When you build agents for analytical work, the trajectories usually get longer as the requests get more complex. That part is expected.

What was less obvious, at least to us at first, was how much of that extra time had very little to do with reasoning.

Chart showing median trajectory duration climbing from 30 seconds to over 2 minutes as query complexity increases — As we added more conditions, filters, and follow-up steps, median trajectory duration climbed from around 30 seconds to well over 2 minutes.

A natural-language request can still look compact. Increase one brand by 10%. Exclude some channels. Leave a few product families alone. Respect customer-specific constraints. Make the result reviewable before execution.

The executable version of that request is not compact anymore. It turns into exact product IDs, intermediate result sets, validation outputs, action lists, and sometimes correction loops.

That means the agent is doing two jobs at once.

First, it has to decide what to do next.

Second, it has to act as a courier, moving large intermediate results from one tool call to the next.

That second job is where things start to slow down. A search tool returns a large product set. The model carries it forward. Another step needs the same set, so it gets copied again. Then a validation step looks at it. Then an execution step needs it too. Before long, the context window is full of UUIDs and payloads that are not really part of the decision.

Diagram showing how a query like 'increase all Pepsi products by 10%' resolves to over 1000 UUIDs, exploding to 752,000 characters in the context window — Natural-language requests look small. Their concrete, executable form often is not.

That turned out to be the basic shape of the problem for us. The tasks were getting more complex, yes. But the context window was also filling up with data that only happened to be there because the model had become the transport layer.

What did not help much

Once the context window starts filling up, there are a few obvious things people try.

Three common approaches — truncation, summarization, and bigger windows — all crossed out, with the core constraint highlighted: indivisible data must be exact and whole — Some intermediate data is not usefully compressible. If the next step needs the exact IDs, then it needs the exact IDs.

Approach	How it works	Why it does not really solve this problem
Truncation	Drop part of the context	Fine until the dropped part is the exact data the next tool call needs.
Summarization	Replace the raw result with a summary	Useful for reasoning, but not enough for execution when exact IDs matter.
Bigger windows	Use a model with more context	Helps for a while, but the model is still doing storage and transport work it should not be doing.

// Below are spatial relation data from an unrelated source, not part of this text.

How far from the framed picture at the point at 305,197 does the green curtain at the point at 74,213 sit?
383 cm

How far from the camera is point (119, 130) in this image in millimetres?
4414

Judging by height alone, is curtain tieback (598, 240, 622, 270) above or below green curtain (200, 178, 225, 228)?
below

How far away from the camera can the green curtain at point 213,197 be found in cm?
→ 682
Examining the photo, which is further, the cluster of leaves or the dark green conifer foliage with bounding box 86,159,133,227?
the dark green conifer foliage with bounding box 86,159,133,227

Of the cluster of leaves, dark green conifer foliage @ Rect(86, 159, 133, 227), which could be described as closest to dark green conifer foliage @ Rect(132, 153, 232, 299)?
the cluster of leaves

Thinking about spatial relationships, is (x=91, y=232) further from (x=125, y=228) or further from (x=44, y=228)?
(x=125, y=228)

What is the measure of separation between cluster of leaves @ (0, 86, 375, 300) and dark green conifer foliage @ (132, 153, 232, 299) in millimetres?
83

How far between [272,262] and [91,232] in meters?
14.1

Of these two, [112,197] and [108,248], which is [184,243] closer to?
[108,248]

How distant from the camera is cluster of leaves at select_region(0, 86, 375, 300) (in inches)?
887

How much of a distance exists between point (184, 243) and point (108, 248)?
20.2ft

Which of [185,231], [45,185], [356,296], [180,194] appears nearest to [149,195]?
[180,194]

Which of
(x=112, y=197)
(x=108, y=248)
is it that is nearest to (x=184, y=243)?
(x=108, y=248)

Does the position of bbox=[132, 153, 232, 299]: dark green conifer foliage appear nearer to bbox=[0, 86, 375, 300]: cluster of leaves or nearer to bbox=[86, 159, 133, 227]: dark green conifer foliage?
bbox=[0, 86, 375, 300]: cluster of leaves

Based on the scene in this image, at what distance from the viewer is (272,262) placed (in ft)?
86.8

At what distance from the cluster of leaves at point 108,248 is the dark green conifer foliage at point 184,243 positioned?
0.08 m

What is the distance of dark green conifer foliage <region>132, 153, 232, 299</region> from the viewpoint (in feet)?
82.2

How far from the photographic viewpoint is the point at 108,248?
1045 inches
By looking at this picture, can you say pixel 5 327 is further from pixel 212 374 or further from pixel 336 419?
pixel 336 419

The difficult part is that some data is indivisible.

If a downstream step needs the exact set of product IDs, then "847 matching drinks" is not a substitute. It may be a perfectly good summary for a person. It is not an executable payload.

Larger context windows help less than people sometimes hope for the same reason. You are still mixing two different concerns in one place. The model is supposed to reason about the task, but it is also being used to carry around bulky intermediate state.

That does work, in the sense that it eventually works. It just does not scale very gracefully.

💡

A language model is a good place to make decisions. It is not a very good place to park a thousand product IDs while waiting for the next tool call.

Using pointers instead

The design change was simple.

Instead of returning the full result set to the model, we store that result elsewhere and return a reference to it.

When a search tool finds matching products, it writes the exact set into a key-value store and returns a short pointer. So instead of giving the model a thousand UUIDs, the tool returns something like ps-8f35a1c9d0e7.

That pointer is enough for later tool calls to find the same set again. It is not meant to be human-readable, and it is not meant to be executed directly by the model. It is just a compact handle.

Diagram showing the memory pointer flow: tool search stores results in KV, returns a short hash to the agent. Content-addressable hashing via SHA-256 gives 616 characters versus 752,000 — a 99.92% reduction. — The full result stays in storage. The model gets a small handle instead.

We generate these keys using SHA-256 over the filter conditions plus the tenant ID.

That gives us a few useful properties at once:

the same logical result set gets the same key
retries can reuse previous results
tenants stay isolated from each other
the model no longer has to drag the raw set through every step

The exact hash function is not the important part. The important part is the split.

The context window is for reasoning.

The storage layer is for state.

Once we started drawing that line more strictly, a lot of the rest of the system got easier to reason about.

Why glimpses matter

A pointer alone is not enough.

If you replace the raw data with an opaque reference, then the model no longer knows what that reference points to.

A token like ps-8f35a1c9d0e7 is useful to the machinery, but it tells the model almost nothing. The model cannot tell whether the set is tiny or huge, whether it spans one brand or five, whether it looks plausible, or whether the next step is acting on the right scope.

So we ended up returning two things, not one.

The first is the pointer.

The second is what we call a glimpse.

A glimpse is a small structured summary of the underlying set: counts, distributions, ranges, top categories, top brands, or whatever else the model actually needs in order to make sensible decisions about that set.

The glimpse gives the model enough shape to reason without carrying the whole set around.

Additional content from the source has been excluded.